Improved Black Hole Fireworks: Asymmetric Black-Hole-to-White-Hole Tunneling Scenario

TL;DR

This paper analyzes a quantum gravity-inspired model of black hole to white hole tunneling, identifies its instabilities, and proposes a minimal modification to improve its physical plausibility, emphasizing the role of irreversibility.

Contribution

It introduces a time-asymmetric modification to the black hole fireworks scenario, addressing instabilities and highlighting the importance of irreversibility in gravitational collapse.

Findings

Identified instabilities in the original model.

Proposed a minimal modification to eliminate instabilities.

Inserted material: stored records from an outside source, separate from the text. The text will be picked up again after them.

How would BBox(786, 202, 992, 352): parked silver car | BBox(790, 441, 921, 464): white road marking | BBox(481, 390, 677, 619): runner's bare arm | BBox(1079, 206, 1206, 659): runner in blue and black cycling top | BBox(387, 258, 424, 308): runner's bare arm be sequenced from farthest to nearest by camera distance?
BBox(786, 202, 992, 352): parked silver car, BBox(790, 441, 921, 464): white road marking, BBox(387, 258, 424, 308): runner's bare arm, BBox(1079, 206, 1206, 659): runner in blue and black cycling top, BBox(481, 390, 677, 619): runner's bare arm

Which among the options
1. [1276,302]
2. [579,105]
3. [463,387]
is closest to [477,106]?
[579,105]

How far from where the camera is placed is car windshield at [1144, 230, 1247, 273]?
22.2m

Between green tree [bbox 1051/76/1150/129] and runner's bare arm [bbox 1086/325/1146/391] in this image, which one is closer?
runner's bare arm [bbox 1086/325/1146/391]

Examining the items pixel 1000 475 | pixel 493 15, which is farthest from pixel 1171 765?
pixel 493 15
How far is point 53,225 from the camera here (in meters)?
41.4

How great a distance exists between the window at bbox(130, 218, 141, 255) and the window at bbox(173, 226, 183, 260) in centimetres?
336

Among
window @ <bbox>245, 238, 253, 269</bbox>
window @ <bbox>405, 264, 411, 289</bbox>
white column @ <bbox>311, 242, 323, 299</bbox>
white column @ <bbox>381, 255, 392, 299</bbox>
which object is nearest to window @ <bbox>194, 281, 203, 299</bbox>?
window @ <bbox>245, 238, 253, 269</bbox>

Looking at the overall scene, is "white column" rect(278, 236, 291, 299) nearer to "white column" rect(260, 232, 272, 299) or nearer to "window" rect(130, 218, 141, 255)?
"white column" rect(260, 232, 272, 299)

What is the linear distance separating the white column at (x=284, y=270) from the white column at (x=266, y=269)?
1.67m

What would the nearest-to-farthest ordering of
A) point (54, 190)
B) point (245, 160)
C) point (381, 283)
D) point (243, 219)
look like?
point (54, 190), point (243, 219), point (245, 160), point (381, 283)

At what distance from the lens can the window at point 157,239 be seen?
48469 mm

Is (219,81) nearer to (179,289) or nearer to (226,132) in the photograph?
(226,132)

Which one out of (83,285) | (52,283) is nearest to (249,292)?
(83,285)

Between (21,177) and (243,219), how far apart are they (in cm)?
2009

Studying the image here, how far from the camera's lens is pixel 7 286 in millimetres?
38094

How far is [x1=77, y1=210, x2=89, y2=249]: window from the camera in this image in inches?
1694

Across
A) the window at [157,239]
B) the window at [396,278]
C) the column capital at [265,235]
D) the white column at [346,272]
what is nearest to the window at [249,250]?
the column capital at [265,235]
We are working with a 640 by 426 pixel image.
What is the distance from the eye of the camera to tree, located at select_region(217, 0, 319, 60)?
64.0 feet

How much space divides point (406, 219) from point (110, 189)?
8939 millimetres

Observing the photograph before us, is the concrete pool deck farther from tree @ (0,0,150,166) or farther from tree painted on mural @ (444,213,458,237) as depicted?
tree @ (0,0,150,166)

Emphasized the significance of irreversibility in collapse scenarios.

Abstract

A new scenario for gravitational collapse has been recently proposed by Haggard and Rovelli. Presenting the model under the name of black hole fireworks, they claim that the accumulation of quantum gravitational effects outside the horizon can cause the tunneling of geometry from a black hole to a white hole, allowing a bounce of the collapsing star which can eventually go back to infinity. In this paper we discuss the instabilities of this model and propose a simple minimal modification which eliminates them, as well as other related instabilities discussed in the literature. The new scenario is a time-asymmetric version of the original model with a time-scale for the final explosion that is shorter than m log m in Planck units. Our analysis highlights the importance of irreversibility in gravitational collapse which, in turn, uncovers important issues that cannot be addressed in detail without a full quantum gravity treatment.